═══ RECORDS FOR THIS TASK ═══
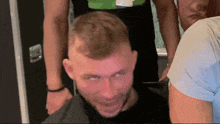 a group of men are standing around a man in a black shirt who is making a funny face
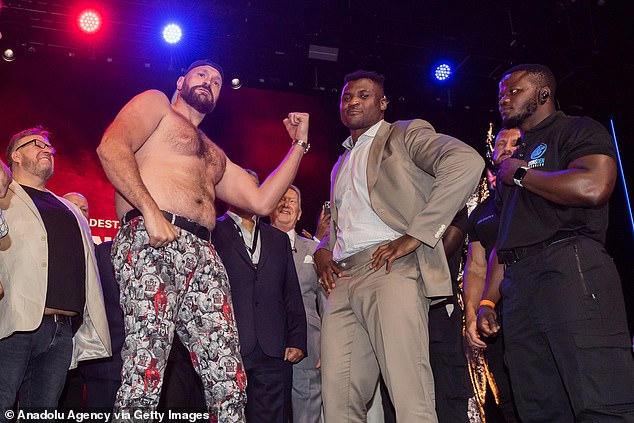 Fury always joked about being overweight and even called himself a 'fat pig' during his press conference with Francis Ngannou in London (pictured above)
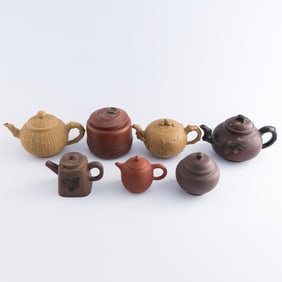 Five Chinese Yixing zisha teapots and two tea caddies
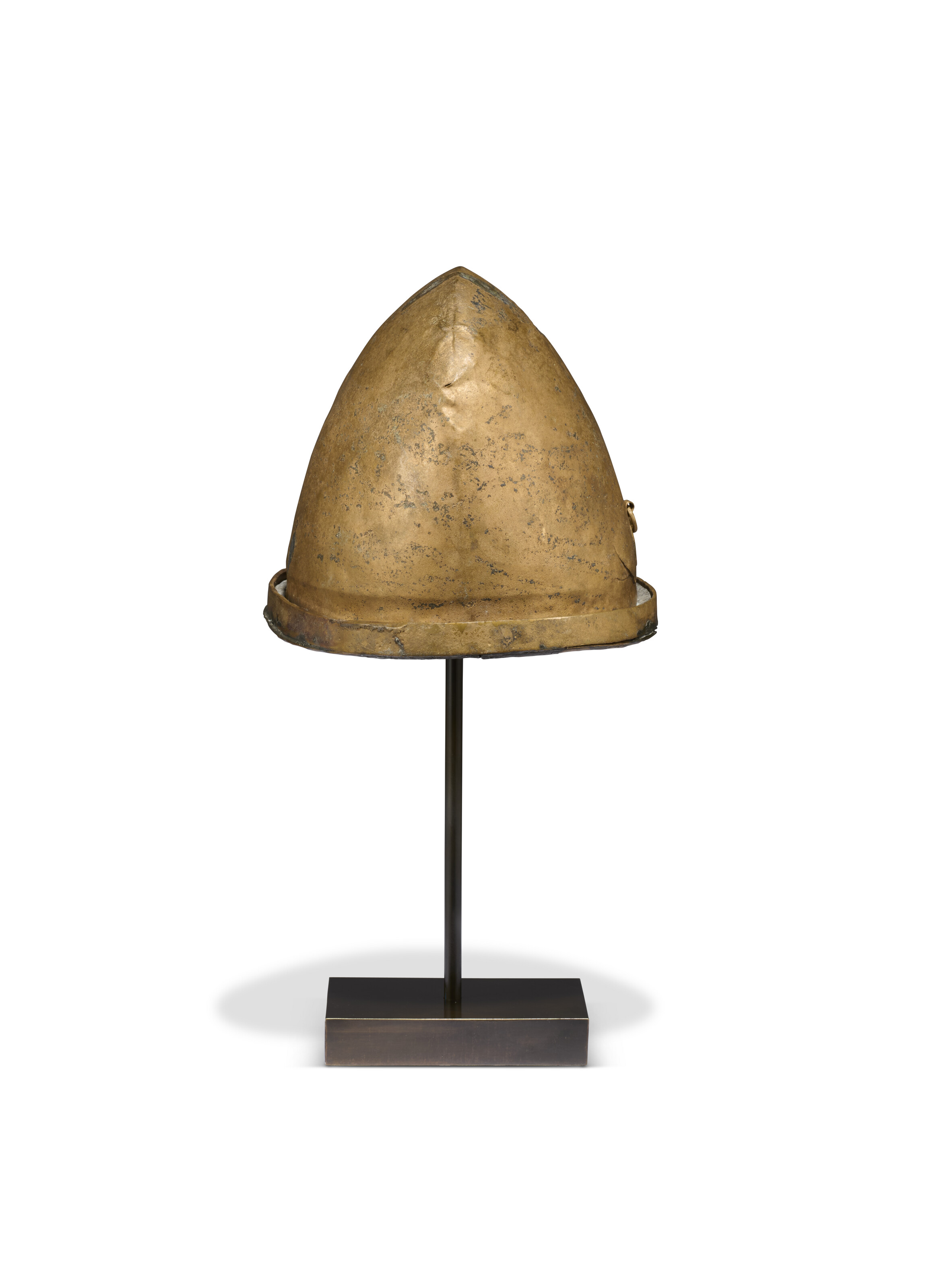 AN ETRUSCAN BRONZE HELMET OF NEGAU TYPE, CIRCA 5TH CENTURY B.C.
═══
═══ RECORDS FOR THIS TASK ═══
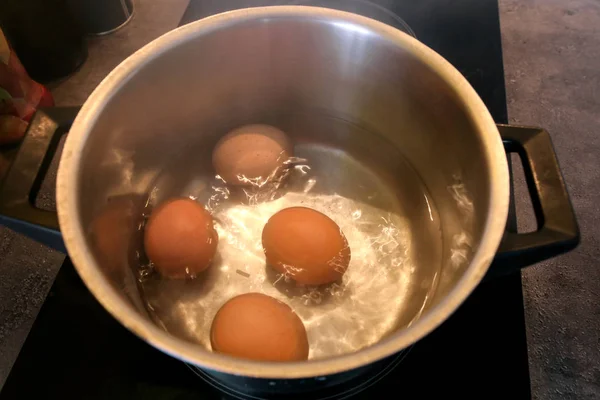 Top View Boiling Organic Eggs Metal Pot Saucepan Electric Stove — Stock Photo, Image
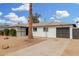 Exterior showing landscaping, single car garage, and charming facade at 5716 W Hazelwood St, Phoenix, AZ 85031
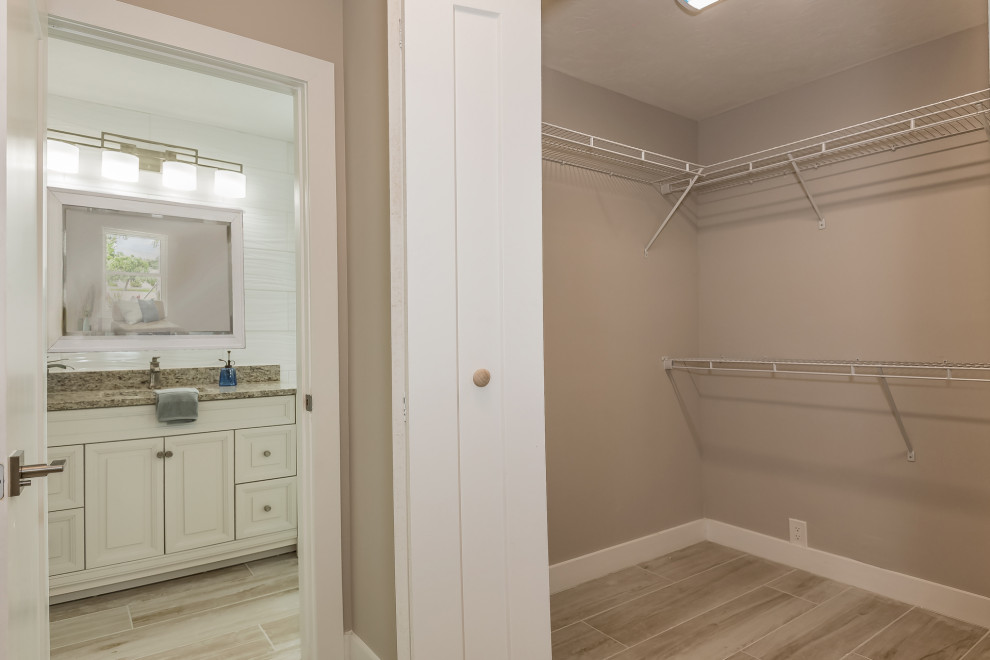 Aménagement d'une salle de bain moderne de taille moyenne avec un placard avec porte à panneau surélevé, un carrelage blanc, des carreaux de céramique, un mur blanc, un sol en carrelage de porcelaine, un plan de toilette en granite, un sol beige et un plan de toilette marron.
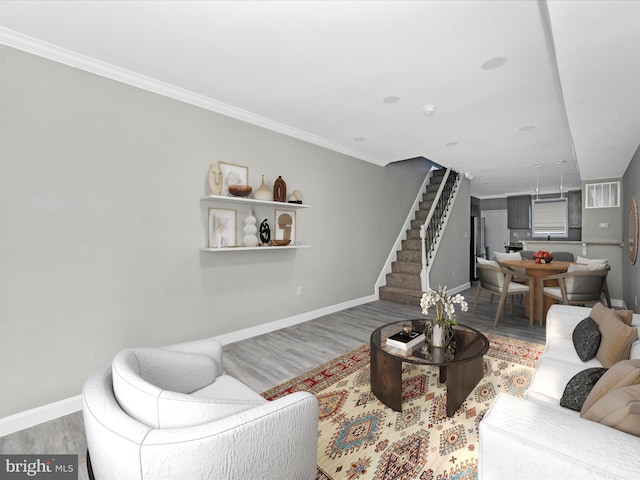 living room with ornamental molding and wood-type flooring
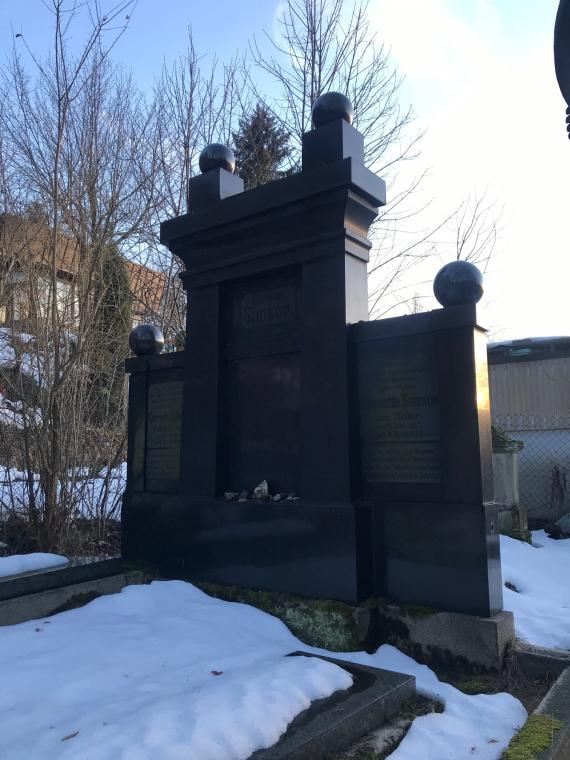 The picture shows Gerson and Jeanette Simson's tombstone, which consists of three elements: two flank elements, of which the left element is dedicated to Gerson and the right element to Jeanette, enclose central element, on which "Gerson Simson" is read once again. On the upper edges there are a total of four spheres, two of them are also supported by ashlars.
═══
• [TASK INSTRUCTIONS]
What's needed is an exact copy of the lines above from the one with "a group of men" through the one with "AN ETRUSCAN BRONZE", both included; the pictures stay out.

• [RESPONSE BELOW]
 a group of men are standing around a man in a black shirt who is making a funny face
 Fury always joked about being overweight and even called himself a 'fat pig' during his press conference with Francis Ngannou in London (pictured above)
 Five Chinese Yixing zisha teapots and two tea caddies
 AN ETRUSCAN BRONZE HELMET OF NEGAU TYPE, CIRCA 5TH CENTURY B.C.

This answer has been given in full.